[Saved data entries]
※

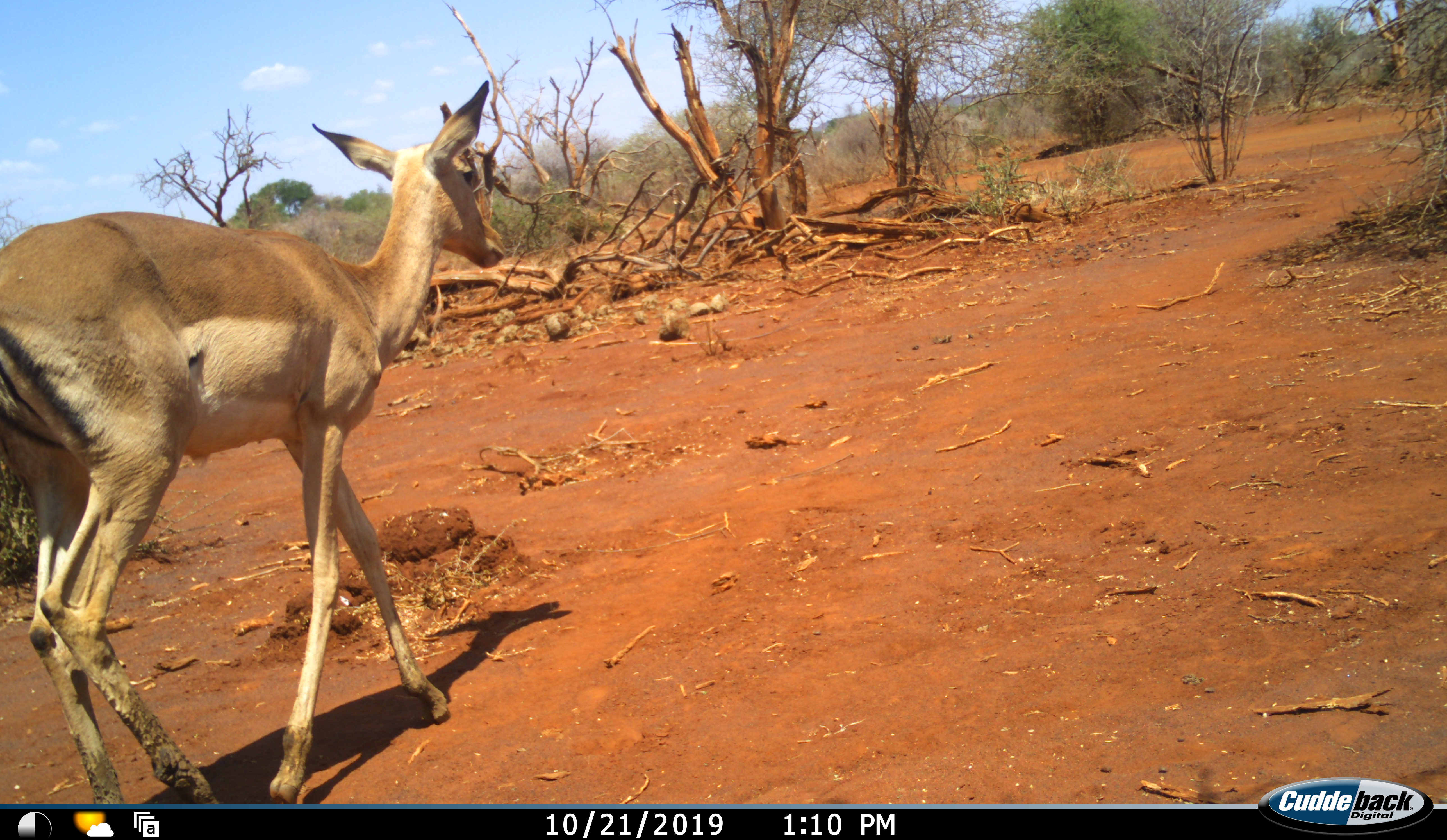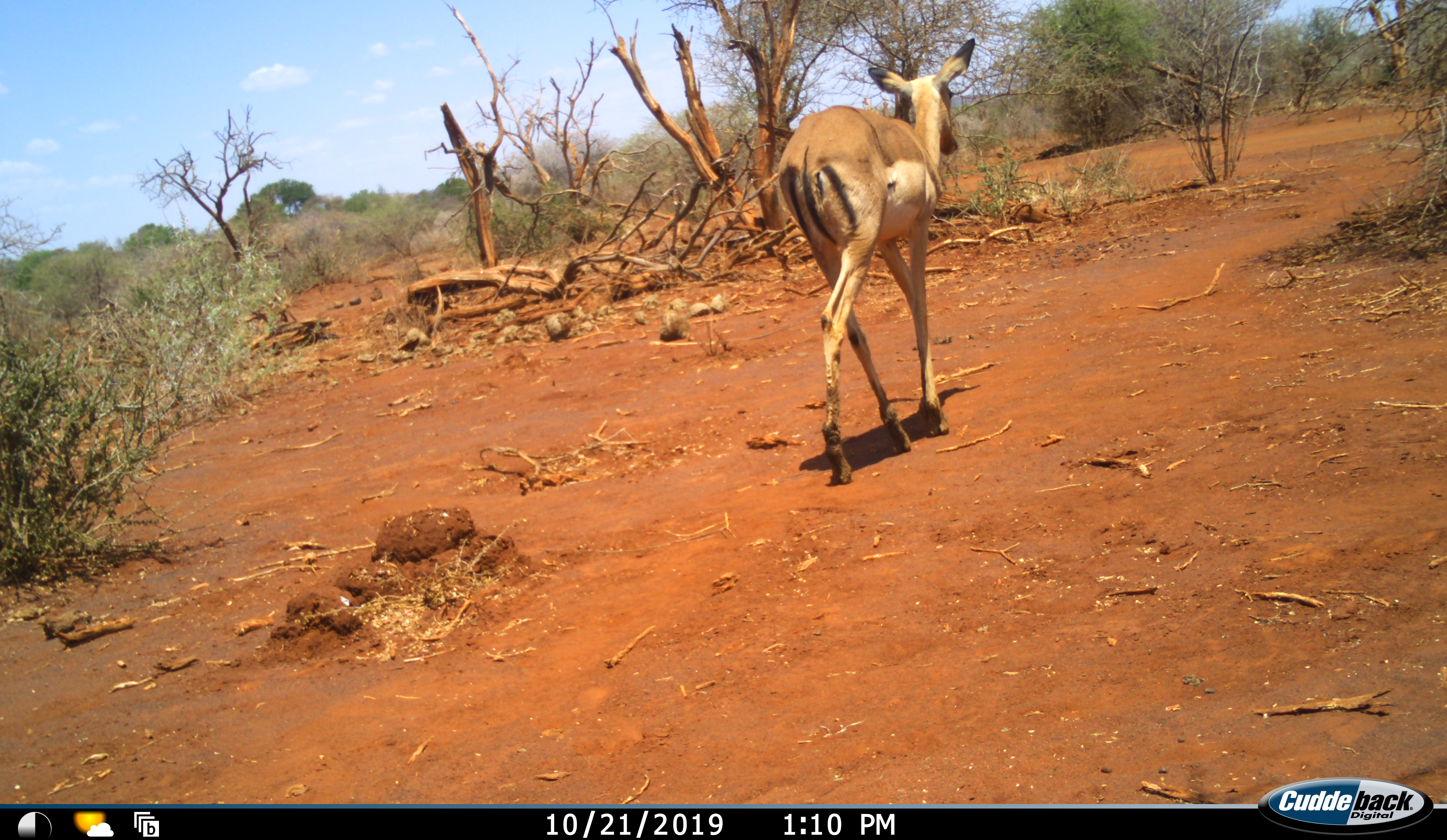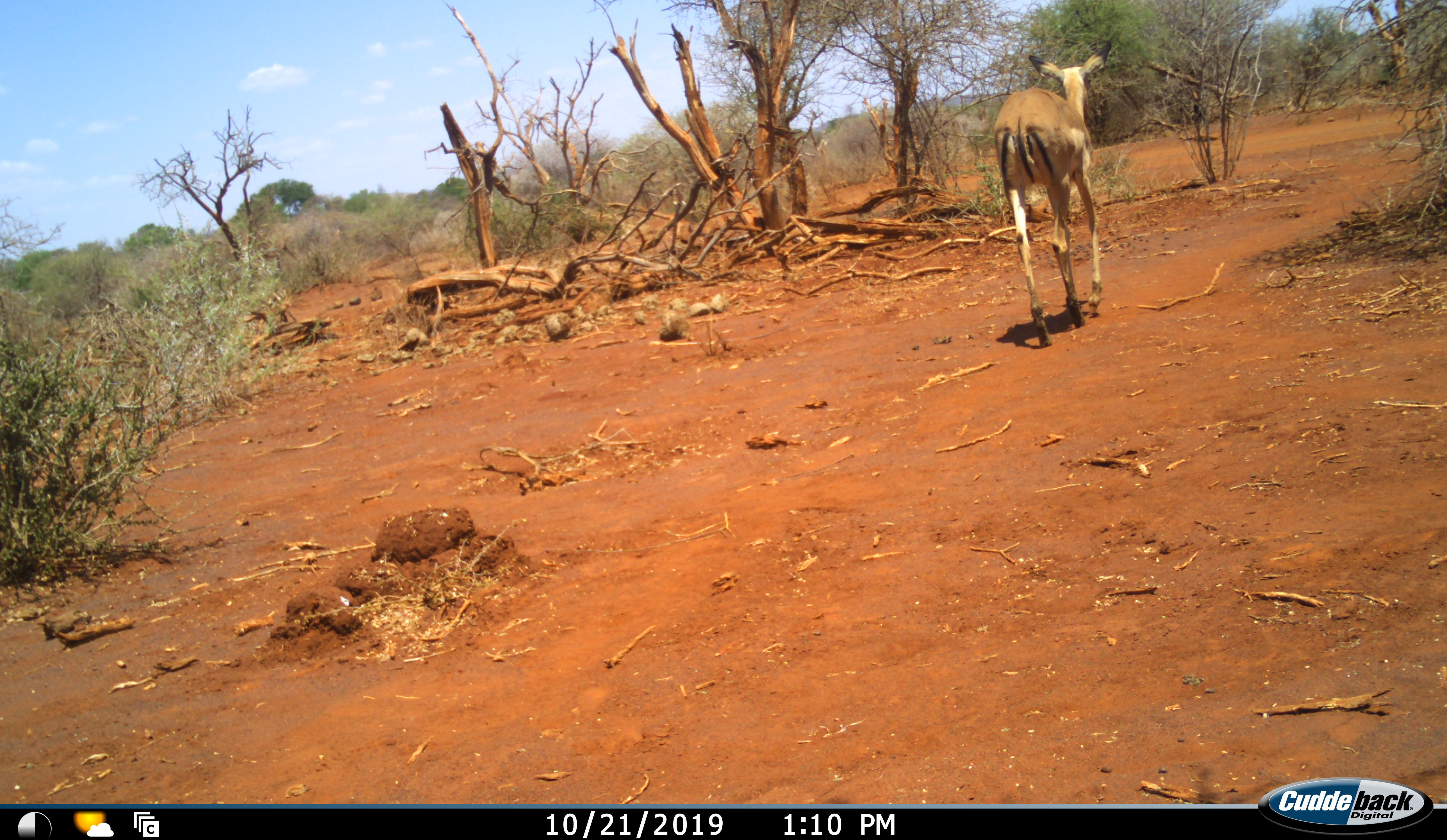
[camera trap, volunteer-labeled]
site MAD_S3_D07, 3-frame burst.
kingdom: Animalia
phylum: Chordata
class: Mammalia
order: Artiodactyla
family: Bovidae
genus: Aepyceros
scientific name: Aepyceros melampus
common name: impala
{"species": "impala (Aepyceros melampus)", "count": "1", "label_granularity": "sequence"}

※

Your task |
Please copy the data above exactly, omitting the pictures.

Response area |
[camera trap, volunteer-labeled]
site MAD_S3_D07, 3-frame burst.
kingdom: Animalia
phylum: Chordata
class: Mammalia
order: Artiodactyla
family: Bovidae
genus: Aepyceros
scientific name: Aepyceros melampus
common name: impala
{"species": "impala (Aepyceros melampus)", "count": "1", "label_granularity": "sequence"}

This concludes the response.